## CHALLENGE:
Present the lines below as a Markdown table with the columns "Row" and "Line", numbering each row and omitting blank lines. Leave the pictures out of the table.
»»
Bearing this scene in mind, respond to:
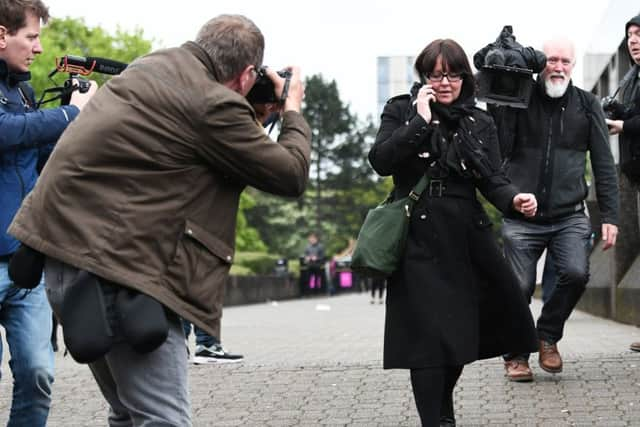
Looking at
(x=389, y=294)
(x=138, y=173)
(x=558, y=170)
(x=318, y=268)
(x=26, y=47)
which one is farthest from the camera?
(x=318, y=268)

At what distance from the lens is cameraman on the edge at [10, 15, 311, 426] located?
3.61 m

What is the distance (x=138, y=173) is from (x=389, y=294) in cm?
235

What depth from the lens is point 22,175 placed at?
16.3 feet

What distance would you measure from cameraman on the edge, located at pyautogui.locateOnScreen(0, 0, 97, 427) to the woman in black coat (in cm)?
163

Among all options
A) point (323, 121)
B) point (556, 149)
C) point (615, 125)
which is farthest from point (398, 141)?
point (323, 121)

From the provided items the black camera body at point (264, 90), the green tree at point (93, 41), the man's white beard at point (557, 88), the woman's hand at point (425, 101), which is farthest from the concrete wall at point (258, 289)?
the black camera body at point (264, 90)

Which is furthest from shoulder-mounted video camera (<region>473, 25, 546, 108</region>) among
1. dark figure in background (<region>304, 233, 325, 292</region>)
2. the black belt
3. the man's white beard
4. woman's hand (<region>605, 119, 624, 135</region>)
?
dark figure in background (<region>304, 233, 325, 292</region>)

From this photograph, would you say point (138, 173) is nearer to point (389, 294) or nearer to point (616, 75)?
point (389, 294)

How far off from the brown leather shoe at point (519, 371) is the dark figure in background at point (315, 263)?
35.7m

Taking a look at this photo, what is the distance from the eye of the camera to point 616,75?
16.0 m

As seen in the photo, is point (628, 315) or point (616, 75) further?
point (616, 75)

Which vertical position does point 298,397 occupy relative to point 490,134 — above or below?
below

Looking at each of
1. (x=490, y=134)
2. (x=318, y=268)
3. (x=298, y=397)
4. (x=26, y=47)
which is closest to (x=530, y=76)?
(x=490, y=134)

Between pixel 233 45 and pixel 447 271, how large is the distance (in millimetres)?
2250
««
## THE COMPLETED TASK:
| Row | Line |
|---|---|
| 1 | Bearing this scene in mind, respond to: |
| 2 | Looking at |
| 3 | (x=389, y=294) |
| 4 | (x=138, y=173) |
| 5 | (x=558, y=170) |
| 6 | (x=318, y=268) |
| 7 | (x=26, y=47) |
| 8 | which one is farthest from the camera? |
| 9 | (x=318, y=268) |
| 10 | At what distance from the lens is cameraman on the edge at [10, 15, 311, 426] located? |
| 11 | 3.61 m |
| 12 | What is the distance (x=138, y=173) is from (x=389, y=294) in cm? |
| 13 | 235 |
| 14 | What depth from the lens is point 22,175 placed at? |
| 15 | 16.3 feet |
| 16 | What distance would you measure from cameraman on the edge, located at pyautogui.locateOnScreen(0, 0, 97, 427) to the woman in black coat (in cm)? |
| 17 | 163 |
| 18 | Among all options |
| 19 | A) point (323, 121) |
| 20 | B) point (556, 149) |
| 21 | C) point (615, 125) |
| 22 | which is farthest from point (398, 141)? |
| 23 | point (323, 121) |
| 24 | From the provided items the black camera body at point (264, 90), the green tree at point (93, 41), the man's white beard at point (557, 88), the woman's hand at point (425, 101), which is farthest from the concrete wall at point (258, 289)? |
| 25 | the black camera body at point (264, 90) |
| 26 | Which is furthest from shoulder-mounted video camera (<region>473, 25, 546, 108</region>) among |
| 27 | 1. dark figure in background (<region>304, 233, 325, 292</region>) |
| 28 | 2. the black belt |
| 29 | 3. the man's white beard |
| 30 | 4. woman's hand (<region>605, 119, 624, 135</region>) |
| 31 | ? |
| 32 | dark figure in background (<region>304, 233, 325, 292</region>) |
| 33 | From this photograph, would you say point (138, 173) is nearer to point (389, 294) or nearer to point (616, 75)? |
| 34 | point (389, 294) |
| 35 | How far off from the brown leather shoe at point (519, 371) is the dark figure in background at point (315, 263)? |
| 36 | 35.7m |
| 37 | Taking a look at this photo, what is the distance from the eye of the camera to point 616,75? |
| 38 | 16.0 m |
| 39 | As seen in the photo, is point (628, 315) or point (616, 75) further? |
| 40 | point (616, 75) |
| 41 | Which vertical position does point 298,397 occupy relative to point 490,134 — above or below? |
| 42 | below |
| 43 | Looking at each of |
| 44 | 1. (x=490, y=134) |
| 45 | 2. (x=318, y=268) |
| 46 | 3. (x=298, y=397) |
| 47 | 4. (x=26, y=47) |
| 48 | which is closest to (x=530, y=76)? |
| 49 | (x=490, y=134) |
| 50 | Between pixel 233 45 and pixel 447 271, how large is the distance (in millimetres)? |
| 51 | 2250 |